<<<<

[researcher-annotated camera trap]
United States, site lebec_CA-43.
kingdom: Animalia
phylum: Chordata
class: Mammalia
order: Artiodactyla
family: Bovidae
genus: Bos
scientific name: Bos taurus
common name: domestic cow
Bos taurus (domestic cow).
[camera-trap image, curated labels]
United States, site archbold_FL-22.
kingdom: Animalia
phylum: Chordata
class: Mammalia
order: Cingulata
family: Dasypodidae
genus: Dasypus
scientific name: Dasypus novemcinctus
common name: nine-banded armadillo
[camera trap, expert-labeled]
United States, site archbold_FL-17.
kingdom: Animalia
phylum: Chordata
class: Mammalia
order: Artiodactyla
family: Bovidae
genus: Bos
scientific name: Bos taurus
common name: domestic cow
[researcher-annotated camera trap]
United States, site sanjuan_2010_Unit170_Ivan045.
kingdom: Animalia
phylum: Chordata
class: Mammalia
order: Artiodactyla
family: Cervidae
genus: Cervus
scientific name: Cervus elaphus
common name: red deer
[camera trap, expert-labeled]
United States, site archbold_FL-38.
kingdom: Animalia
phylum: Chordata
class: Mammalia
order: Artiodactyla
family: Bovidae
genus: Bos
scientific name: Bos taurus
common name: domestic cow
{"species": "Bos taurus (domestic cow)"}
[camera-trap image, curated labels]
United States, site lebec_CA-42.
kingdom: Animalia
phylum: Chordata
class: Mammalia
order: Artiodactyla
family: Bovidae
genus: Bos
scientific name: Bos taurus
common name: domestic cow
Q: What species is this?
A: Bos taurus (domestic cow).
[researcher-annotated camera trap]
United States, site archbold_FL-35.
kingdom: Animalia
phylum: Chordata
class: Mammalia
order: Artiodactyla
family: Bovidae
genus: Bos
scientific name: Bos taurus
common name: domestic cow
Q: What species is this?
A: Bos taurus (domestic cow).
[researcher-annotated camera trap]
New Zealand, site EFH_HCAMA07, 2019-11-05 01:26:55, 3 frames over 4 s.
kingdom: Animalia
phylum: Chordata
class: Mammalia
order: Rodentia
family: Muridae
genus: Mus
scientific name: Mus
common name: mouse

>>>>

Exercise instructions: An exact transcription of all the records is needed.

Exercise result:
[researcher-annotated camera trap]
United States, site lebec_CA-43.
kingdom: Animalia
phylum: Chordata
class: Mammalia
order: Artiodactyla
family: Bovidae
genus: Bos
scientific name: Bos taurus
common name: domestic cow
Bos taurus (domestic cow).
[camera-trap image, curated labels]
United States, site archbold_FL-22.
kingdom: Animalia
phylum: Chordata
class: Mammalia
order: Cingulata
family: Dasypodidae
genus: Dasypus
scientific name: Dasypus novemcinctus
common name: nine-banded armadillo
[camera trap, expert-labeled]
United States, site archbold_FL-17.
kingdom: Animalia
phylum: Chordata
class: Mammalia
order: Artiodactyla
family: Bovidae
genus: Bos
scientific name: Bos taurus
common name: domestic cow
[researcher-annotated camera trap]
United States, site sanjuan_2010_Unit170_Ivan045.
kingdom: Animalia
phylum: Chordata
class: Mammalia
order: Artiodactyla
family: Cervidae
genus: Cervus
scientific name: Cervus elaphus
common name: red deer
[camera trap, expert-labeled]
United States, site archbold_FL-38.
kingdom: Animalia
phylum: Chordata
class: Mammalia
order: Artiodactyla
family: Bovidae
genus: Bos
scientific name: Bos taurus
common name: domestic cow
{"species": "Bos taurus (domestic cow)"}
[camera-trap image, curated labels]
United States, site lebec_CA-42.
kingdom: Animalia
phylum: Chordata
class: Mammalia
order: Artiodactyla
family: Bovidae
genus: Bos
scientific name: Bos taurus
common name: domestic cow
Q: What species is this?
A: Bos taurus (domestic cow).
[researcher-annotated camera trap]
United States, site archbold_FL-35.
kingdom: Animalia
phylum: Chordata
class: Mammalia
order: Artiodactyla
family: Bovidae
genus: Bos
scientific name: Bos taurus
common name: domestic cow
Q: What species is this?
A: Bos taurus (domestic cow).
[researcher-annotated camera trap]
New Zealand, site EFH_HCAMA07, 2019-11-05 01:26:55, 3 frames over 4 s.
kingdom: Animalia
phylum: Chordata
class: Mammalia
order: Rodentia
family: Muridae
genus: Mus
scientific name: Mus
common name: mouse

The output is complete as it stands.